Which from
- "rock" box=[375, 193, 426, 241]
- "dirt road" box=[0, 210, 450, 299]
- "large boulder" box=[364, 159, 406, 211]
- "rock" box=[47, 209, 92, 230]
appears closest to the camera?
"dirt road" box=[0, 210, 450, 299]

=-=-=

• Request:
Copy out the material above line for line, with every character unchanged.

• Written response:
Which from
- "rock" box=[375, 193, 426, 241]
- "dirt road" box=[0, 210, 450, 299]
- "large boulder" box=[364, 159, 406, 211]
- "rock" box=[47, 209, 92, 230]
appears closest to the camera?
"dirt road" box=[0, 210, 450, 299]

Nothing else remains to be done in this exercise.